- Exercise material:
◆ ◆ ◆ ◆ ◆
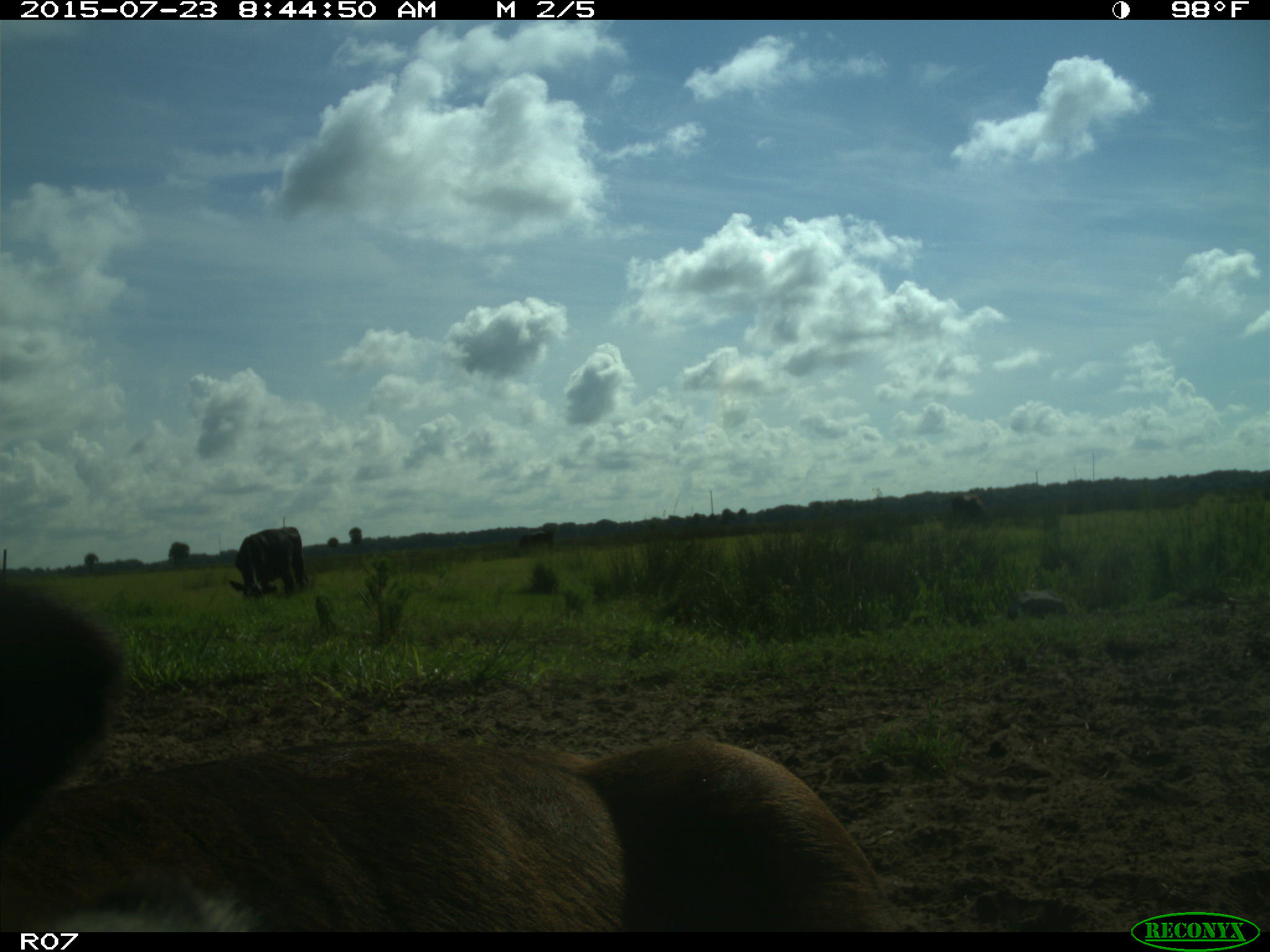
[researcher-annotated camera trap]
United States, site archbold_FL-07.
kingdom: Animalia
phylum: Chordata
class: Mammalia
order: Artiodactyla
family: Bovidae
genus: Bos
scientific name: Bos taurus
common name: domestic cow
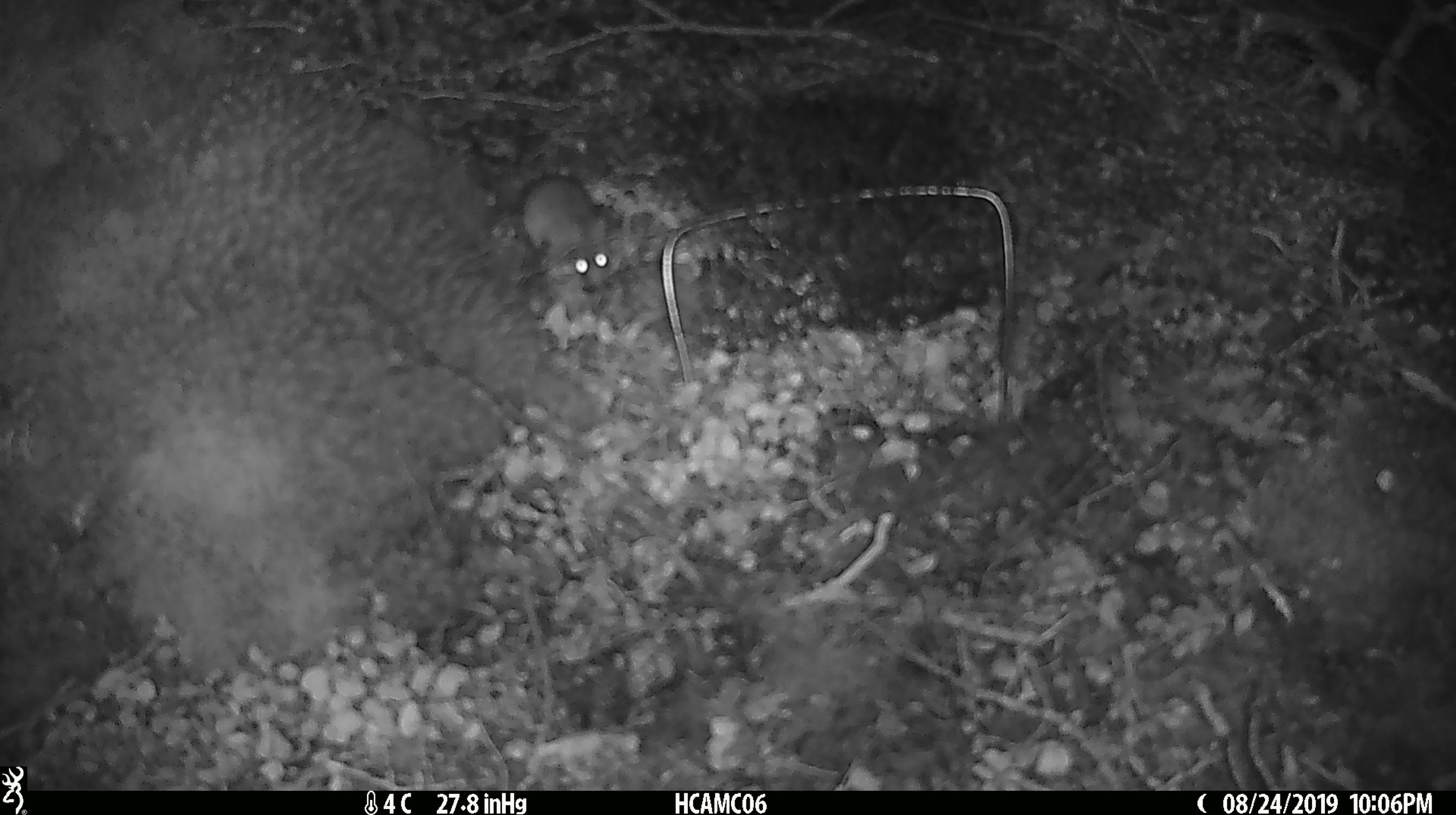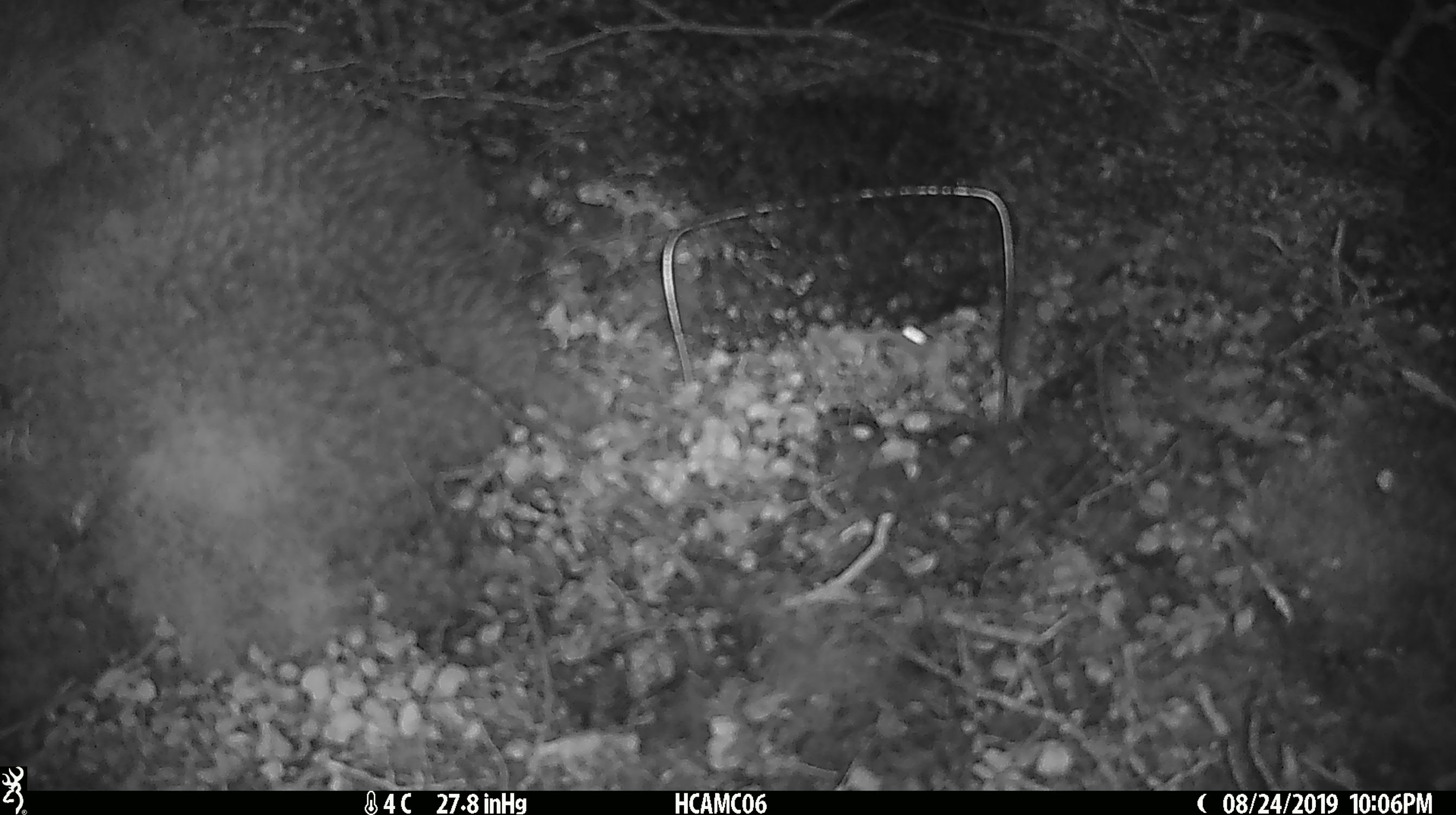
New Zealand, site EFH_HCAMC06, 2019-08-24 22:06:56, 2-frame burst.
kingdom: Animalia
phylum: Chordata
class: Mammalia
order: Rodentia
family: Muridae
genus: Mus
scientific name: Mus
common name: mouse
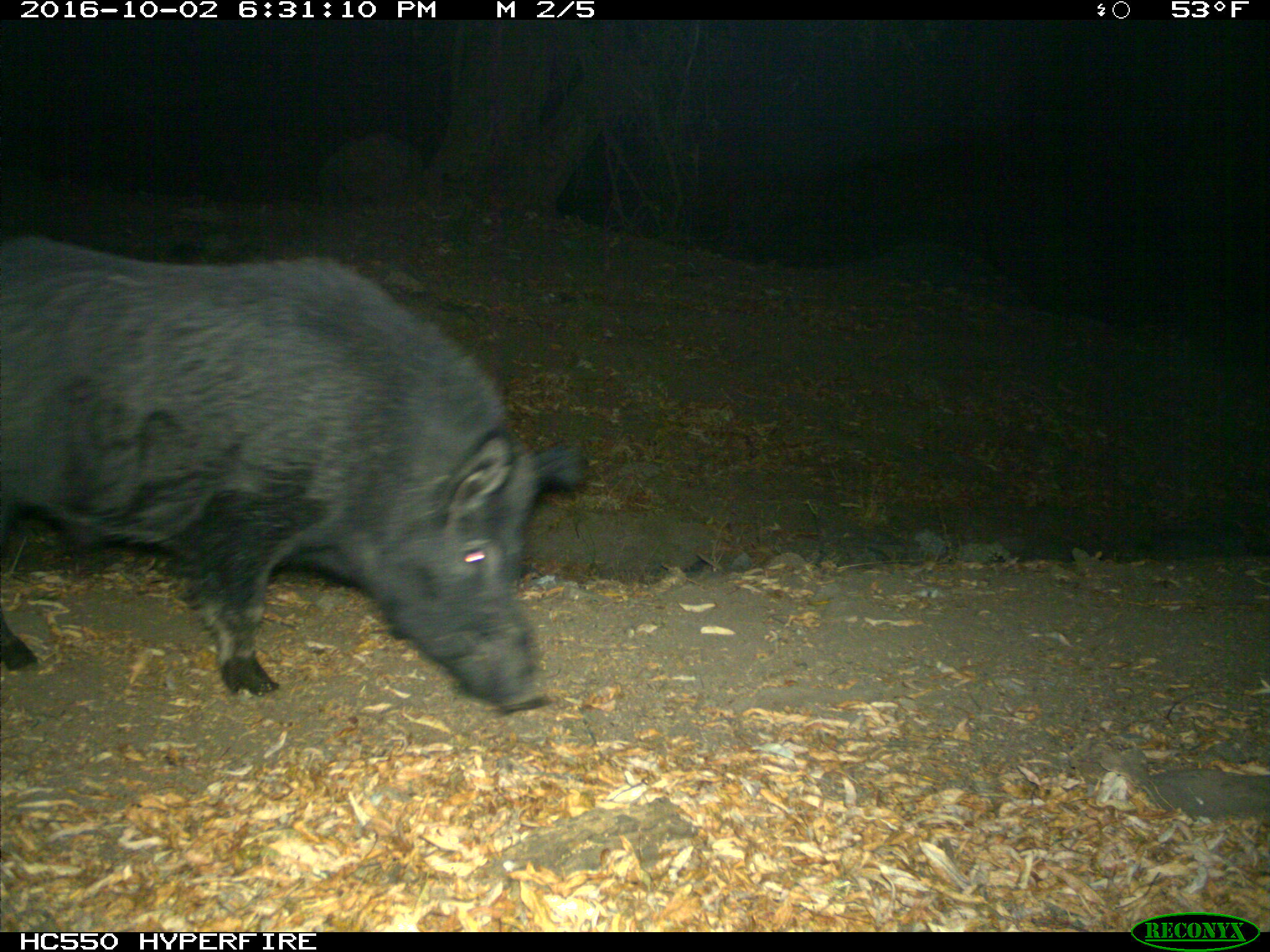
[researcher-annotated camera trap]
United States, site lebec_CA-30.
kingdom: Animalia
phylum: Chordata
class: Mammalia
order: Artiodactyla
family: Suidae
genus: Sus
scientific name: Sus scrofa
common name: wild boar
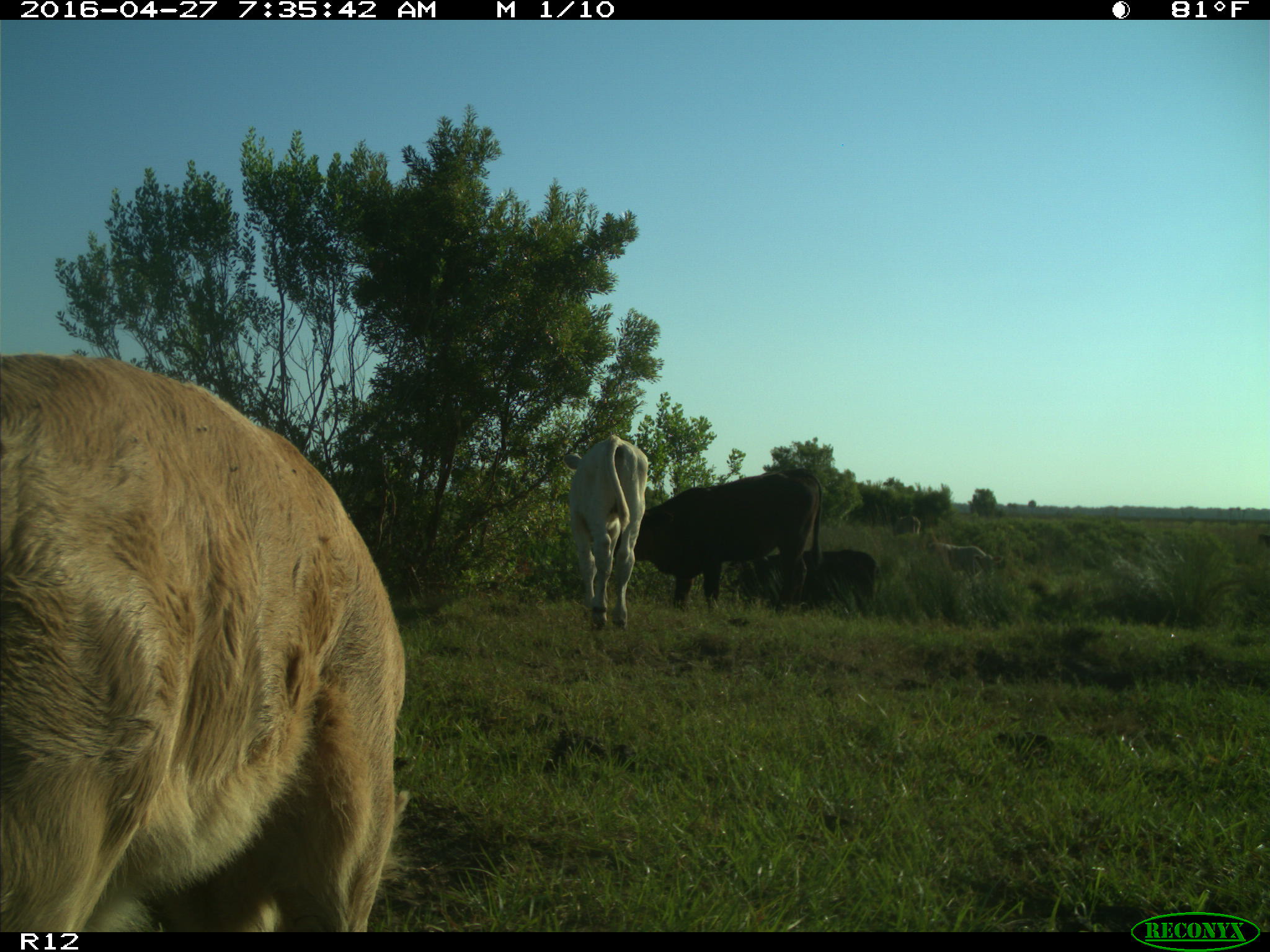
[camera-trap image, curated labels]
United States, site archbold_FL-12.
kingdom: Animalia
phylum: Chordata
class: Mammalia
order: Artiodactyla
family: Bovidae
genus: Bos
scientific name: Bos taurus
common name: domestic cow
◆ ◆ ◆ ◆ ◆
- Directions:
All entries above must be printed again verbatim, with images excluded.

- Answer section:
[researcher-annotated camera trap]
United States, site archbold_FL-07.
kingdom: Animalia
phylum: Chordata
class: Mammalia
order: Artiodactyla
family: Bovidae
genus: Bos
scientific name: Bos taurus
common name: domestic cow
New Zealand, site EFH_HCAMC06, 2019-08-24 22:06:56, 2-frame burst.
kingdom: Animalia
phylum: Chordata
class: Mammalia
order: Rodentia
family: Muridae
genus: Mus
scientific name: Mus
common name: mouse
[researcher-annotated camera trap]
United States, site lebec_CA-30.
kingdom: Animalia
phylum: Chordata
class: Mammalia
order: Artiodactyla
family: Suidae
genus: Sus
scientific name: Sus scrofa
common name: wild boar
[camera-trap image, curated labels]
United States, site archbold_FL-12.
kingdom: Animalia
phylum: Chordata
class: Mammalia
order: Artiodactyla
family: Bovidae
genus: Bos
scientific name: Bos taurus
common name: domestic cow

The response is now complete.